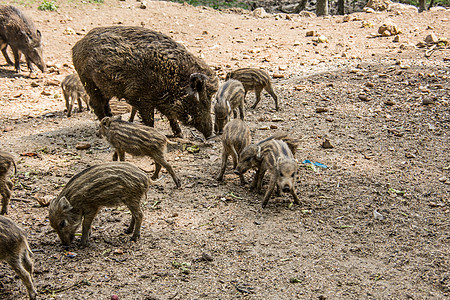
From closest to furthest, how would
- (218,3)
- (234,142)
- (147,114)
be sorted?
1. (234,142)
2. (147,114)
3. (218,3)

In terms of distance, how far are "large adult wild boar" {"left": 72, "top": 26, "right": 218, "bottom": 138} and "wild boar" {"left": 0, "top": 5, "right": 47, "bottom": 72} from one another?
421 cm

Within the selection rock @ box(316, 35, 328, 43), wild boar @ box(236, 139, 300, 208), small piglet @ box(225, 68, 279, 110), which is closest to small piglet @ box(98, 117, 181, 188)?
wild boar @ box(236, 139, 300, 208)

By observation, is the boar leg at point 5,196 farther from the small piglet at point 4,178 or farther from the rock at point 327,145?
the rock at point 327,145

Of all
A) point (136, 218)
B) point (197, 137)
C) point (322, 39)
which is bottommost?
point (197, 137)

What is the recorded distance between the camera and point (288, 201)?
5293 millimetres

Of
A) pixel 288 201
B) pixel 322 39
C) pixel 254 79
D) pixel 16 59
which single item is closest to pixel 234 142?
pixel 288 201

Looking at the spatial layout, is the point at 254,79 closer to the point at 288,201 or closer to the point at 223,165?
the point at 223,165

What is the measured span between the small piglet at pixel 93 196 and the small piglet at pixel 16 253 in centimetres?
53

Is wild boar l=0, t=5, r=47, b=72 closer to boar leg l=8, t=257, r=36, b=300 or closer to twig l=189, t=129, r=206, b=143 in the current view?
twig l=189, t=129, r=206, b=143

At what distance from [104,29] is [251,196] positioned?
3.40 metres

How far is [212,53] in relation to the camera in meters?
11.2

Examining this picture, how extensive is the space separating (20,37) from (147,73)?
5.83m

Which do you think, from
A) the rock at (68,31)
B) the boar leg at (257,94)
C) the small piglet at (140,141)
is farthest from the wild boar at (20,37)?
the small piglet at (140,141)

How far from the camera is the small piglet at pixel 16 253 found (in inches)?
138
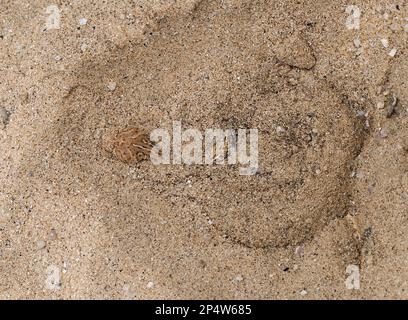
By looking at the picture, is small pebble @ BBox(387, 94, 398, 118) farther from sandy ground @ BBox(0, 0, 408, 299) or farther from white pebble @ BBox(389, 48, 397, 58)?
white pebble @ BBox(389, 48, 397, 58)

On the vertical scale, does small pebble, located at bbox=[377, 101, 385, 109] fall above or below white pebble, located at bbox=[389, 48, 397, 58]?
below

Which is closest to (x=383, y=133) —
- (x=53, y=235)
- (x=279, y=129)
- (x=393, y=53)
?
(x=393, y=53)

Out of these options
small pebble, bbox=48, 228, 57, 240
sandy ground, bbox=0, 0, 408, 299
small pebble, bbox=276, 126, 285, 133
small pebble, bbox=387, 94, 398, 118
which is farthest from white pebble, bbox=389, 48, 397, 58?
small pebble, bbox=48, 228, 57, 240

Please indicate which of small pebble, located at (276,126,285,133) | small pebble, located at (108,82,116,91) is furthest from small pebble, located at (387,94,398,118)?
small pebble, located at (108,82,116,91)

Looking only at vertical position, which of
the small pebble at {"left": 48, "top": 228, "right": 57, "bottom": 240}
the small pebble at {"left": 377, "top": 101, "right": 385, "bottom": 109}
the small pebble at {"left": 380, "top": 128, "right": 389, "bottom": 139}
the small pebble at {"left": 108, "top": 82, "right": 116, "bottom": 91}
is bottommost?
the small pebble at {"left": 48, "top": 228, "right": 57, "bottom": 240}

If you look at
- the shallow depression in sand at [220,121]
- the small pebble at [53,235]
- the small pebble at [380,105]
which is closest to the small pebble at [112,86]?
the shallow depression in sand at [220,121]

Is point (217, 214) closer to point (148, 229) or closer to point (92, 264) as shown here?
point (148, 229)

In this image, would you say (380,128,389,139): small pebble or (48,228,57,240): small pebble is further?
(48,228,57,240): small pebble

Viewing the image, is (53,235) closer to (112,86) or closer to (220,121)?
(112,86)

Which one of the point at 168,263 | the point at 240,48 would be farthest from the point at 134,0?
the point at 168,263
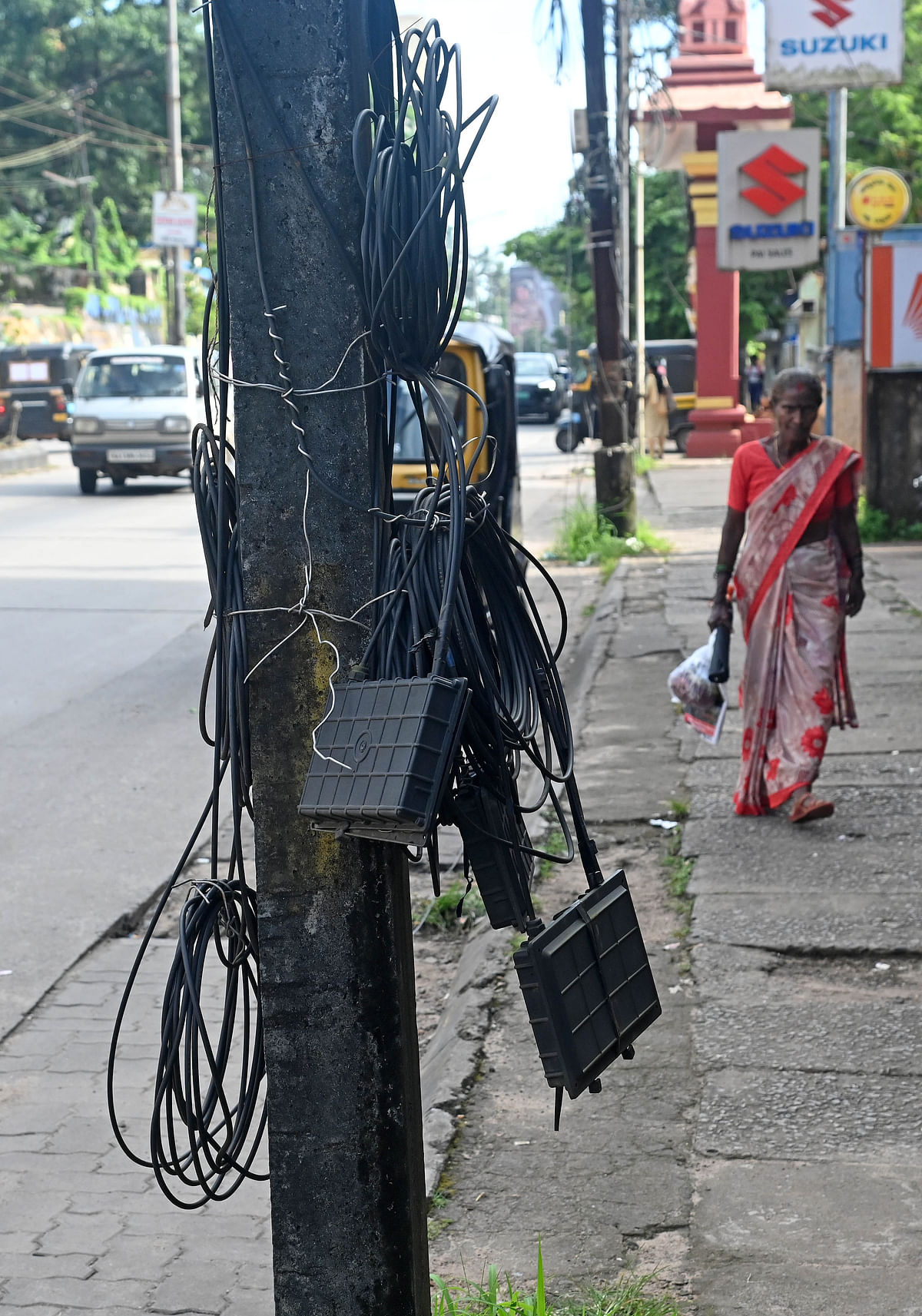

******************************

**What the task requires**
Please print the data word for word, from the line that contains "Which one of" through the end of the data, including both ends. Leave the pictures out of your answer.

**Reply**
Which one of the point at 168,263 | the point at 240,48 would be farthest from the point at 134,0?
the point at 168,263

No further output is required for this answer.